Each month our Development Consultant Sally Ward, recommends a resource to help you in your work. For April’s theme, Building Inner Confidence, Sally takes a look at 'Confidence for Dummies' by Kate Burton and Brinley Platts, a self-help book about building your confidence levels and becoming more effective in all areas of your life.
I’ve done a lot of reading about building confidence for our work on the 'Purple Confidence Toolkit' so I thought I was fairly well informed about this subject. I’ve also always been intrigued by the '…. For Dummies' series of books – even though I’m slightly irritated by being termed a dummy if I don’t know about something - so this was a good opportunity to buy a copy and review it for our April theme of Building Inner Confidence. And, while one of my stock in trade phrases is “Every day is a school day” this is absolutely true of this book. What a brilliant and informative read.
Sometimes self-help books can be dripping with well meaning hyperbole that I find quite difficult to swallow. But this was completely different. There is no need to start this book at the beginning and read through sequentially to the end. The book is designed to be opened on any page, at any chapter, and provide you with food for thought. Throughout the book there are boxes for Anecdotes, Tips, Remember, Try This and Key Concept that really crystallise the purpose behind the chapter.
Particular themes that leapt out at me were 'Your journey to your truly authentic self is a lifelong project', “At its heart, confidence is the ability to take appropriate and effective action in any situation, however challenging it appears to you or others” and “Confident people are okay with the feeling of not knowing all the answers. Confidence is just the feeling that it’ll be okay”. These and other themes really resonated with me and made me think about self-confidence from a different perspective. It is definitely more than just a feeling inside – it’s an absolutely necessary ingredient for success in life.
I’ve often found it difficult to get to grips with certain psychological theories – I understand the macro perspective of what they are demonstrating but I’ve not really got under the skin of it. And again, this book helped develop my understanding of, for example, Maslow’s Hierarchy of Needs and how it is one of the corner stones of understanding what your motivation is and how that affects your confidence.

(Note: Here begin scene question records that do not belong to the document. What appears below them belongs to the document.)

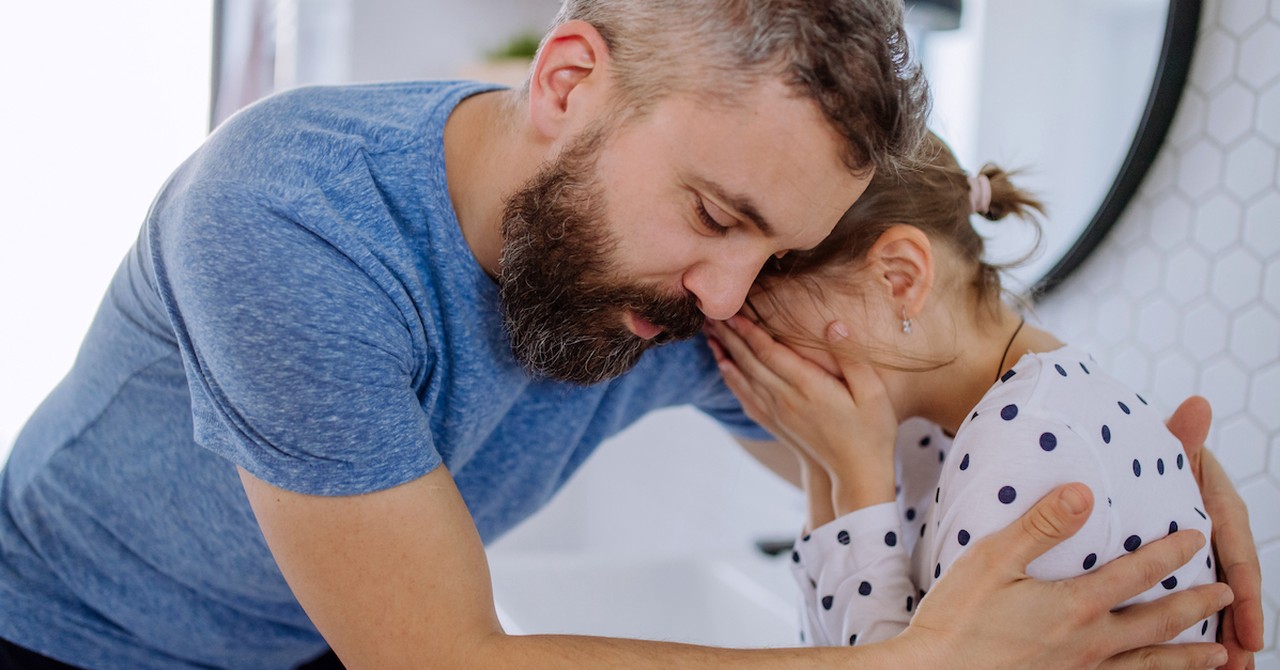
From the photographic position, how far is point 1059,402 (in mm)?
819

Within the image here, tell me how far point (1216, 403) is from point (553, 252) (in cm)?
70

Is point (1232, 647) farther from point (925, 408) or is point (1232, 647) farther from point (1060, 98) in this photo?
point (1060, 98)

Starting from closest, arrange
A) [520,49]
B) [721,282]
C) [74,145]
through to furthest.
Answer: [721,282] → [520,49] → [74,145]

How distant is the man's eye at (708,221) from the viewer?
782 mm

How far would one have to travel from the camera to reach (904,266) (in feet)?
3.12

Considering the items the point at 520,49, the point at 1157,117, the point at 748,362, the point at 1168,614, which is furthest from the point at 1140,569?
the point at 520,49

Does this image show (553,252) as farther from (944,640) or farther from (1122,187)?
(1122,187)

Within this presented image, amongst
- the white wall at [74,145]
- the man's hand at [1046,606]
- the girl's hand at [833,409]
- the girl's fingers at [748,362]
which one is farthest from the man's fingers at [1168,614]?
the white wall at [74,145]

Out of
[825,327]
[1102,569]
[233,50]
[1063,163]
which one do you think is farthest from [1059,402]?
[233,50]

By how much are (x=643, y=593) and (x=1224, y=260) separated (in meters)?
0.91

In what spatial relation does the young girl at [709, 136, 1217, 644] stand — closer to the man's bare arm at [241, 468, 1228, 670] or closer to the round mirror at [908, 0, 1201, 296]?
the man's bare arm at [241, 468, 1228, 670]

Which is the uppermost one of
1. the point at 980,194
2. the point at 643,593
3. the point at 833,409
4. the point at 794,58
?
the point at 794,58

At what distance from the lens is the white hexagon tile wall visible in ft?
3.18

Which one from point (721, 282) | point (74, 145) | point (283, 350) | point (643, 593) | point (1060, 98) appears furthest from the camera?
point (74, 145)
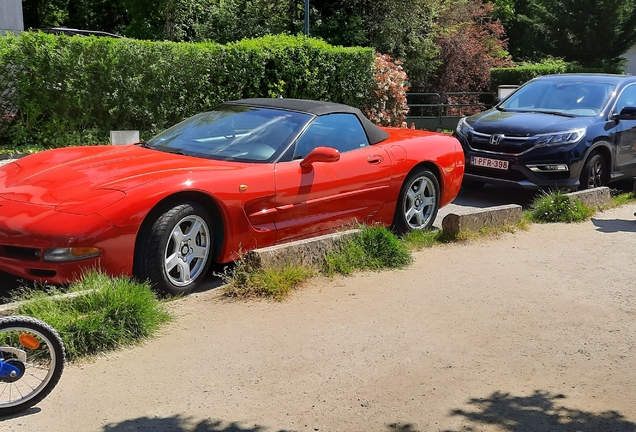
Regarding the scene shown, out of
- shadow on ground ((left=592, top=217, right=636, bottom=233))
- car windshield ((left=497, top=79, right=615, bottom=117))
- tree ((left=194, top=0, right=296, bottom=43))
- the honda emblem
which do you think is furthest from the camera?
tree ((left=194, top=0, right=296, bottom=43))

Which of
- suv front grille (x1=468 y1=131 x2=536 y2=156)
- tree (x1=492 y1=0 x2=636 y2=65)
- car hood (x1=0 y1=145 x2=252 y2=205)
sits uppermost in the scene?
tree (x1=492 y1=0 x2=636 y2=65)

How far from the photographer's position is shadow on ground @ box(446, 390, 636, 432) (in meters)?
3.66

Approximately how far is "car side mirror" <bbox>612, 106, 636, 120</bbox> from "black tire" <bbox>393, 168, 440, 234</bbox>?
3.97 metres

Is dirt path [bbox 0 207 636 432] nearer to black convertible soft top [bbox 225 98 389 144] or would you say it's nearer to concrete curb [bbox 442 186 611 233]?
concrete curb [bbox 442 186 611 233]

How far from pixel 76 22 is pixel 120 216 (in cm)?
2877

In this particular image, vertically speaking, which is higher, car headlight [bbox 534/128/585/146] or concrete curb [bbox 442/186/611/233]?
car headlight [bbox 534/128/585/146]

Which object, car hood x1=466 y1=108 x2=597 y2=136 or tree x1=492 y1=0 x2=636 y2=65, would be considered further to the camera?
tree x1=492 y1=0 x2=636 y2=65

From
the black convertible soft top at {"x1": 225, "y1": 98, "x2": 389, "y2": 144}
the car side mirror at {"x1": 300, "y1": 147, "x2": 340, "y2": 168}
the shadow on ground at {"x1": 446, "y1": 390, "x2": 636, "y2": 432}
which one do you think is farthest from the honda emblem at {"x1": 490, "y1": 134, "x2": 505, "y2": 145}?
the shadow on ground at {"x1": 446, "y1": 390, "x2": 636, "y2": 432}

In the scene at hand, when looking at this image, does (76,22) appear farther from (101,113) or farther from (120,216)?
(120,216)

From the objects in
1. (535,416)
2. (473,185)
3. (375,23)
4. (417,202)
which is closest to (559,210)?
(417,202)

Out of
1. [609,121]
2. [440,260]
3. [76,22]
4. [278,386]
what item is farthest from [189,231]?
[76,22]

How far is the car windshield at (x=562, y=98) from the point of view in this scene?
34.6ft

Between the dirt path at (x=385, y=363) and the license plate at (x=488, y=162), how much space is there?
357cm

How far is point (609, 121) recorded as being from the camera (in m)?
10.3
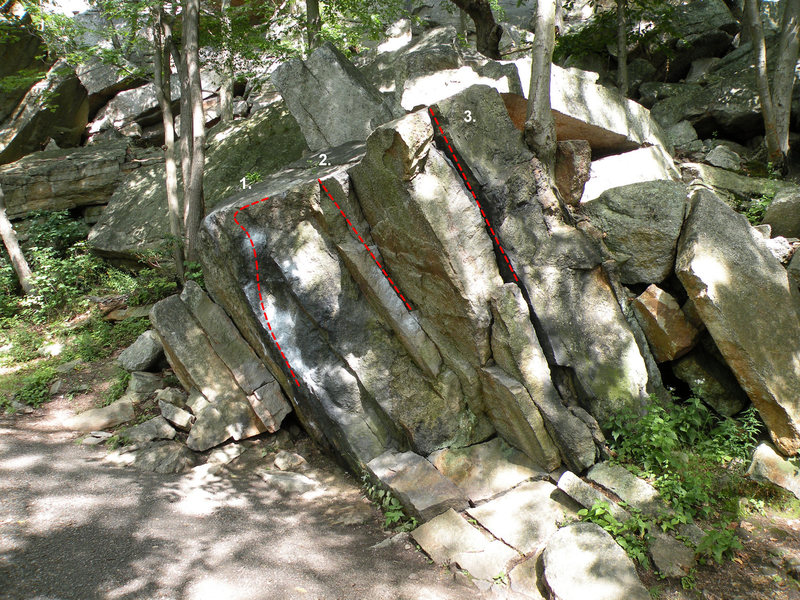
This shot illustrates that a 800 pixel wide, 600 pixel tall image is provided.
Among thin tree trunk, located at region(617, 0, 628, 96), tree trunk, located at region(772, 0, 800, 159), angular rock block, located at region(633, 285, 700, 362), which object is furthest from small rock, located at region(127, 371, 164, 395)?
tree trunk, located at region(772, 0, 800, 159)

The book also talks about subjects such as breathing, assertiveness, mindfulness and using your passion to live powerfully and confidently. And you might now be thinking why should breathing be a subject connected with confidence? But how many of us, before we are about to make a public speech or presentation haven’t taken that all important very deep breath to steady ourselves. Physical confidence is as important as mental or spiritual confidence.
The final section in the book is designed specifically to be used as a source of quick fix confidence inspiration. It offers a set of questions - 10 Great Questions to Spur You into Action and Ten Daily Habits to Raise Your Confidence – to ask yourself when you need to get up and get going, plus some great reminders of what you can do on a daily basis to build your confidence.
We are so aware that your work, as network / resource group leaders brings you into contact with many people who are navigating difficult life experiences. Let’s face it, we all want to bring our brilliant selves to work – but that can be hard for anyone, let alone those of us who might have a disability or health condition. As a network or resource group chair, if I had a bit of budget (£7.83 on Amazon) I would buy a couple of copies and give them to my members, especially if I could see that they would benefit from reading the book.
Finally, there was a chapter called 'Approaching Romantic Relationships with Confidence'. I have to be honest and say I didn’t feel ready to read this chapter and gave it a wide berth. So now I know which area I need to focus on over the coming weeks. I’ve got my homework sorted out – which area are you going to focus on?